We’re in the last hours of the 2010 FIFA World Cup, the first in Africa, and as 94,000 fans of Spain and Holland assemble here at Soccer City, it seems appropriate to review what South Africa has achieved in the last month.
First, look at where I am. Soccer City is in an open area of badly-lit wasteland and old gold mines sandwiched between Soweto and the city of Johannesburg. I’d been here a few times before the World Cup, and before June 11 this was not a place where I’d have considered walking the streets at night carrying a bag containing a laptop, two mobile phones and cash. I will after the game today; I’ll be among 94,000 other prime mugging targets. Before the tournament started, security was the prime concern for any fan. Today the crowds are so unbothered by safety, you have to keep reminding yourself where you are.
The actual soccer has been merely ok during the World Cup. Few stars delivered, there was some good and some terrible European play and, in a match that will be remembered with boiling anger for years across Africa, Uruguay was rewarded for cheating – hand-balling off the line – and knocked out Ghana.
The real action has been off the pitch. Hundreds of millions of fans watching news reports and live broadcasts have discovered a country of jubilant diversity capable of staging one the biggest, slickest tournaments in the history of sport. Inside South Africa, those 350,000 who made the trek here have gone from trepidation to surprise to elation. Again and again, I’ve seen perceptions transformed forever. At the fan party in the township outside the stadium in Phokeng; at the fan park in downtown Johannesburg — normally a nightime no-go area; at the opening concert at Orlando Stadium in Soweto proper; a crime level — around 100 incidents for the month — that would delight any European country; the England fans I met at the old apartheid prison of Robben Island off Cape Town, who’d been depressed by their team but restored by South Africa.

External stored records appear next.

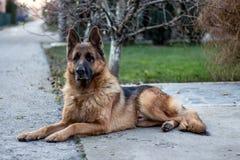 Ritratto del cane sulla via fotografia stock
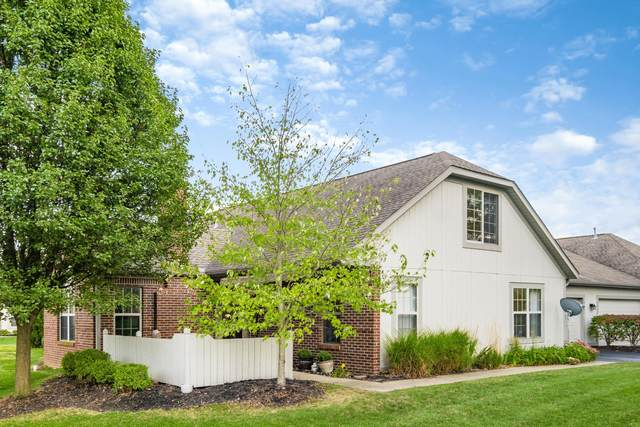 3941 Orchard View Place, Powell, OH 43065 (MLS #220034482) :: MORE Ohio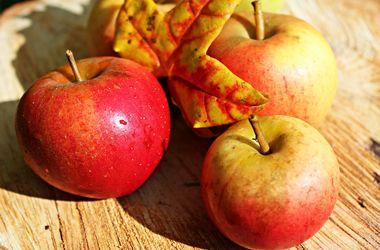 Яблоки из Украины завоевывают рынки новых стран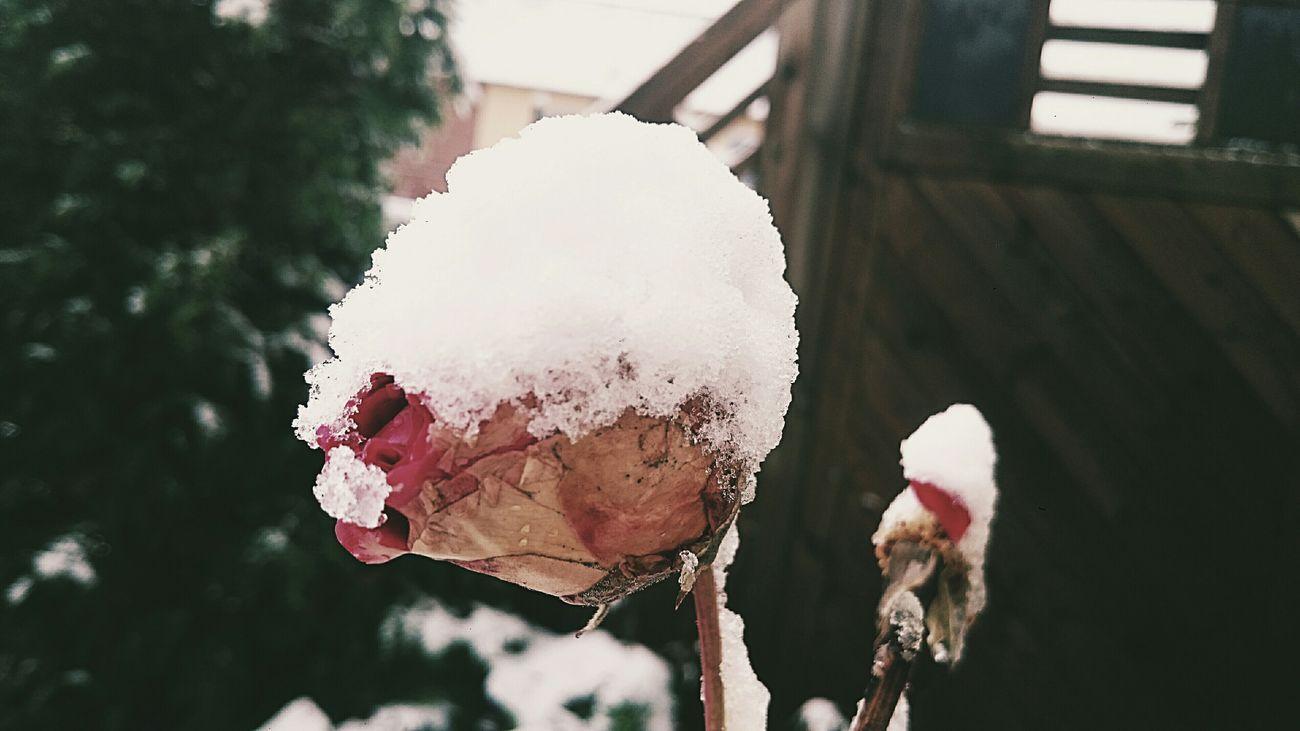 Snowflower Flowercloseup Snow ❄ Nature Winter Wonderland Wintertime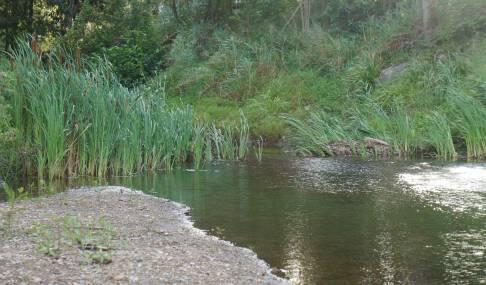 web_creek-vista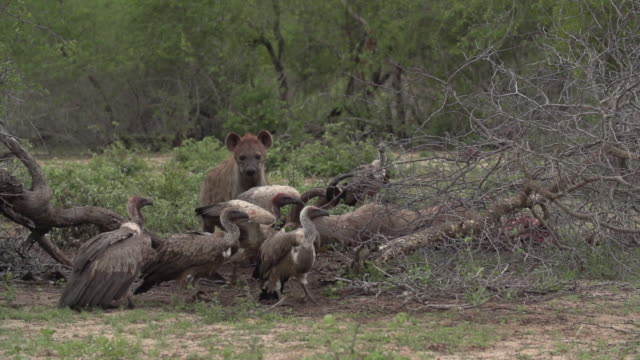 Spotted hyena and vultures fighting over right to feed on kudu carcass, Kruger National Park, South Africa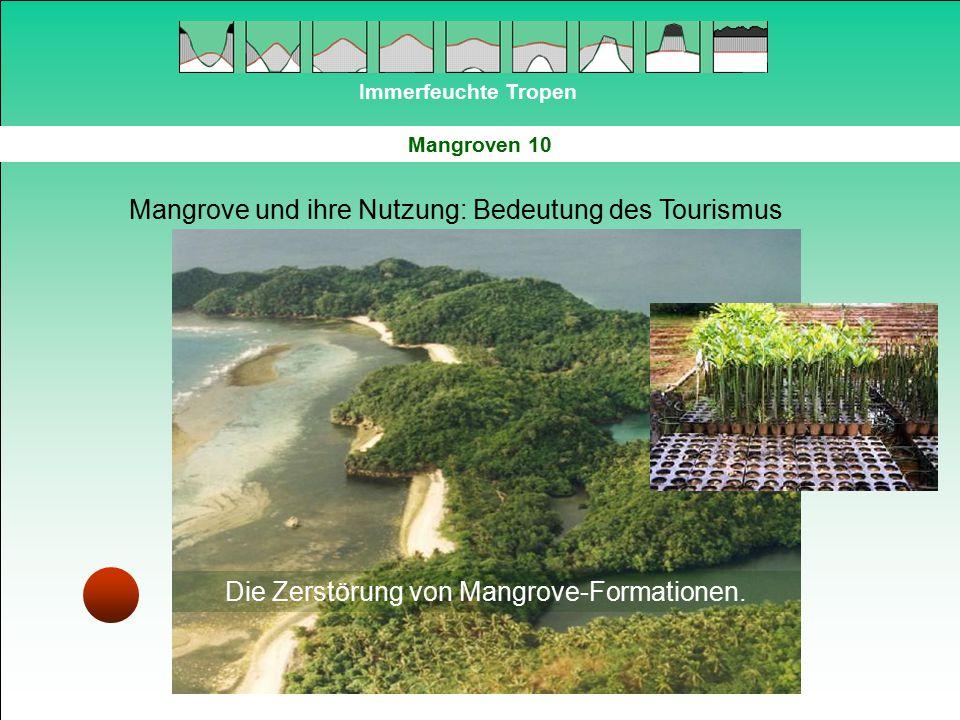 Die Zerstörung von Mangrove-Formationen.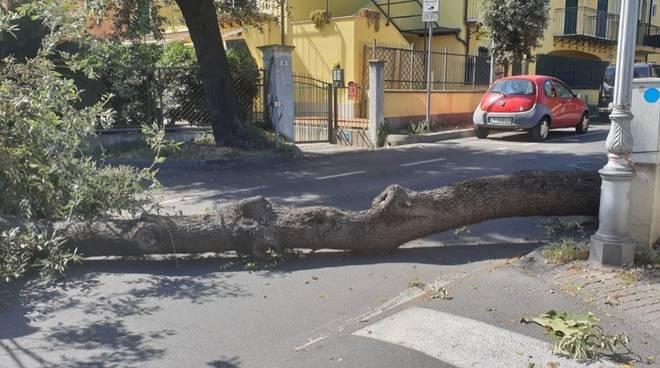 Albero Caduto Viale Rimembranza Loano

South Africa still has problems. It has the world’s biggest HIV/AIDS population and some of its widest inequality. In the past week, there have been persistent reports of a coming surge in crime and xenophobic violence that, it is said, will erupt once the last foreign fan and camera crew have safely left. Some also worry about the economic cost. (Though this seems misplaced. The local organizing committee says staging the World Cup cost about 38 billion rand, exactly the same as Finance Minister Pravin Gordhan has said the tournament has brought into South Africa.) These ongoing challenges have led some to predict a painful World Cup hangover.
I suspect there will be one, but not for those reasons. South Africans, after all, are used to struggle. What they’re not so used to is how they’ve been feeling for the last month: unified, joyous, capable, proud. Whoever wins tonight, South Africans already did. Who’d want that to end?